December 08, 2010

“Doctor, Are You Telling Me the Truth?”

BY Dr. Keith J. Kaplan

Courtesy of Medscape (registration required)

"Honesty is the best policy" and "the patient always comes first."

As absolute and correct as those aphorisms may be, they can be hard for doctors to apply in the complex world of modern medicine.

A recent Medscape medical ethics survey of over 10,000 physicians found that when it comes to patient treatment, a significant number of physicians struggle when it comes to topics relating to honest, straight-forward communication, and even pain management. Physicians from a broad range of specialties answered 3 questions pertaining to patient treatment:

-     Would you ever hide information from a patient about a terminal or preterminal diagnosis, because you believe that it will bolster their spirit or attitude?
–      Would you ever prescribe a treatment that's a placebo, simply because the patient wanted treatment?
–      Would you ever undertreat a patient's pain, because of a fear of repercussions or because you are concerned that a patient — even a terminal patient — might become addicted?

Open Communication Is Often Difficult

When it comes to delivering bad news, 59.8% of physicians indicate they "tell it exactly as I see it," while 14.6% indicate that they soften the news and "give hope even if there is little chance." Two percent indicate that unless a patient is going to die imminently, they don't tell him or her how bad the situation is and nearly one quarter (23.8%) say "it depends."

"The kind of compassion that brings people into medicine is the type of compassion that is needed for delivering bad news," says Kenneth Goodman, PhD, Director of the Bioethics Program at the University of Miami and author of Ethics and Evidence-Based Medicine: Fallibility and Responsibility in Clinical Medicine. But that compassion should never compromise the truth, he cautions.

Many of the physicians surveyed augmented their responses noting that, while they are honest, they try hard to deliver bad news in the most gentle, humane, and supportive way possible. That's exactly what patients should expect from their doctors, Goodman advises. But in "softening" the truth, he believes that doctors don't need to deviate from it.
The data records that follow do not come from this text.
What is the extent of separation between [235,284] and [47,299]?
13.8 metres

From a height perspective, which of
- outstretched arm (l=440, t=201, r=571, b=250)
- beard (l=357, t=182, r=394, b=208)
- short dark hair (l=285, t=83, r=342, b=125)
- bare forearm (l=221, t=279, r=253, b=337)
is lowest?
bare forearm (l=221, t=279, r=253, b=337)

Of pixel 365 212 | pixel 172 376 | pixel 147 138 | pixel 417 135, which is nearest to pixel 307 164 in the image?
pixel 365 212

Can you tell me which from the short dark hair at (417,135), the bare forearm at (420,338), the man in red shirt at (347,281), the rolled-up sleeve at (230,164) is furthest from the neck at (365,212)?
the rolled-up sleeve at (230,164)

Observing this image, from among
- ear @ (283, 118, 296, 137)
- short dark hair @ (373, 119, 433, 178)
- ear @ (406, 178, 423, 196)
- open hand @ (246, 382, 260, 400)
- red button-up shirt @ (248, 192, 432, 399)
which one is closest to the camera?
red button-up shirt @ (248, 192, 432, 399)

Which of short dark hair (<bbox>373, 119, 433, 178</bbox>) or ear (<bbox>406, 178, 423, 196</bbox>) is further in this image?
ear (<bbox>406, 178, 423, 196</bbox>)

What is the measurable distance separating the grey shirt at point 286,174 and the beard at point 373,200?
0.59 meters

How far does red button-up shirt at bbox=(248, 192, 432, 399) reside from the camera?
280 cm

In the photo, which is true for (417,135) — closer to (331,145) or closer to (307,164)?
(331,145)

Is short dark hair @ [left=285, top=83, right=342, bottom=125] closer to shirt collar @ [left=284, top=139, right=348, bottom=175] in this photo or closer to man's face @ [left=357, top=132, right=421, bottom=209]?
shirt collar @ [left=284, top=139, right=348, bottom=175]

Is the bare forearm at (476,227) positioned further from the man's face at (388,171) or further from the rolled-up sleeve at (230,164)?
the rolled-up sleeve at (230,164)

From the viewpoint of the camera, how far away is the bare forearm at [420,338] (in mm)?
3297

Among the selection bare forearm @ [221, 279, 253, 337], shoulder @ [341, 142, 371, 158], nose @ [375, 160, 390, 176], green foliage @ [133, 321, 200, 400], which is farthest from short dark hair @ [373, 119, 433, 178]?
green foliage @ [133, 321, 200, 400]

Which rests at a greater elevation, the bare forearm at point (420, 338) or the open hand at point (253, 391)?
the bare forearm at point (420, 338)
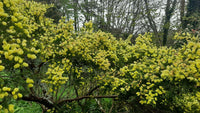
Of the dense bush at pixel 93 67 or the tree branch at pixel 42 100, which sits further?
the tree branch at pixel 42 100

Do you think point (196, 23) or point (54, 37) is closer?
point (54, 37)

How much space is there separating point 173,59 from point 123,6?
40.5 ft

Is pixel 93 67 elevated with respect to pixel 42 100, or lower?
elevated

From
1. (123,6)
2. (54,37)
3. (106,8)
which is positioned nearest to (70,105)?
(54,37)

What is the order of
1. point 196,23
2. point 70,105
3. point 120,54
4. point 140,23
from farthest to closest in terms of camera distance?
point 140,23 < point 196,23 < point 70,105 < point 120,54

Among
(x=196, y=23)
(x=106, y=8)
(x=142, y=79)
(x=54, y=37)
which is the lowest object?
(x=142, y=79)

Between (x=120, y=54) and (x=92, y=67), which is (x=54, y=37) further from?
(x=120, y=54)

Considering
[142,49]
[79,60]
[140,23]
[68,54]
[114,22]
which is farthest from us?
[114,22]

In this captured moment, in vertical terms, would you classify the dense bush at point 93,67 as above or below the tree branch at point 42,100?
above

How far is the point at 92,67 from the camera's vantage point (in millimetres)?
3619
"If there is something positive you can say, by all means say it. But only tell the truth: 'I will be there with you. I will help you manage your pain. I will see to it that you can arrange your affairs.' Those are truthful things," Goodman says.
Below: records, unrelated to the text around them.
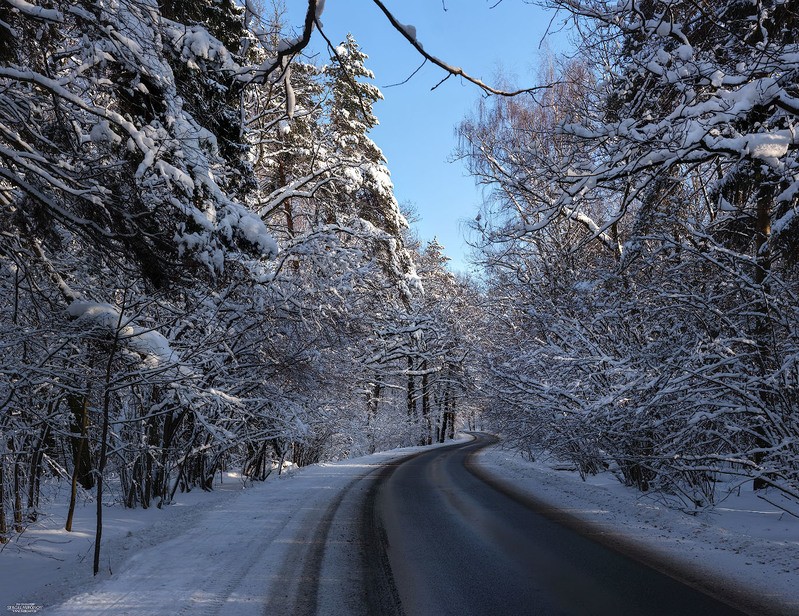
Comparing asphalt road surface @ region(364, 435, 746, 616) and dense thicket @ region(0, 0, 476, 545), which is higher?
dense thicket @ region(0, 0, 476, 545)

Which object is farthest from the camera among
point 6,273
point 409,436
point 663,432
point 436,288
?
point 436,288

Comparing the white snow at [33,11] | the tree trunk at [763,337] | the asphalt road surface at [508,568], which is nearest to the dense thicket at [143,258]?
the white snow at [33,11]

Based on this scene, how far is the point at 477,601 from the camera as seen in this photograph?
4.64 m

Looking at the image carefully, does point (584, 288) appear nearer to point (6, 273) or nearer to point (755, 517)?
point (755, 517)

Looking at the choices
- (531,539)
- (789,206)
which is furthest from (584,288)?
(531,539)

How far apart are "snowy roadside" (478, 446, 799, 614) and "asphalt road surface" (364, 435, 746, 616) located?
1.45 ft

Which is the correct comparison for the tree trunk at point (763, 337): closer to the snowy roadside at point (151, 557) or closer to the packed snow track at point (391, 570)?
the packed snow track at point (391, 570)

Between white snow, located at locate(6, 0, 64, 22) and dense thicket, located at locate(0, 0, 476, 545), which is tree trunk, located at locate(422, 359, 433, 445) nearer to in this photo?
dense thicket, located at locate(0, 0, 476, 545)

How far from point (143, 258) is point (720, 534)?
7.31 metres

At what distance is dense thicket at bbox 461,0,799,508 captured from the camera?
6.11 metres

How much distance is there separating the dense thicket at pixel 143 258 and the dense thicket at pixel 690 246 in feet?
13.0

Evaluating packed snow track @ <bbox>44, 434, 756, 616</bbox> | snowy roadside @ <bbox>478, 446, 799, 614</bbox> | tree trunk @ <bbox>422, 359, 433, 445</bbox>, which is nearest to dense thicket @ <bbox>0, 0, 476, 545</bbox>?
packed snow track @ <bbox>44, 434, 756, 616</bbox>

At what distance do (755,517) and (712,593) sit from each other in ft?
10.5

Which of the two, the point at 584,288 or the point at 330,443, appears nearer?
the point at 584,288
When doctors withhold information, they make it more difficult for patients to chart their course and undermine their own credibility.

From the patient's point of view, "If I don't know my time is limited I can't put my affairs in order. I can't say, 'I'm sorry,'" he says. What's more, "it's not like patients are asking Dr. Kildare, 'What are my chances, Doc?' Patients are increasingly educated. If you don't tell them, they're going to be looking it up on the internet the next day, so you should probably be the source of the data, because you're a human and you care about them."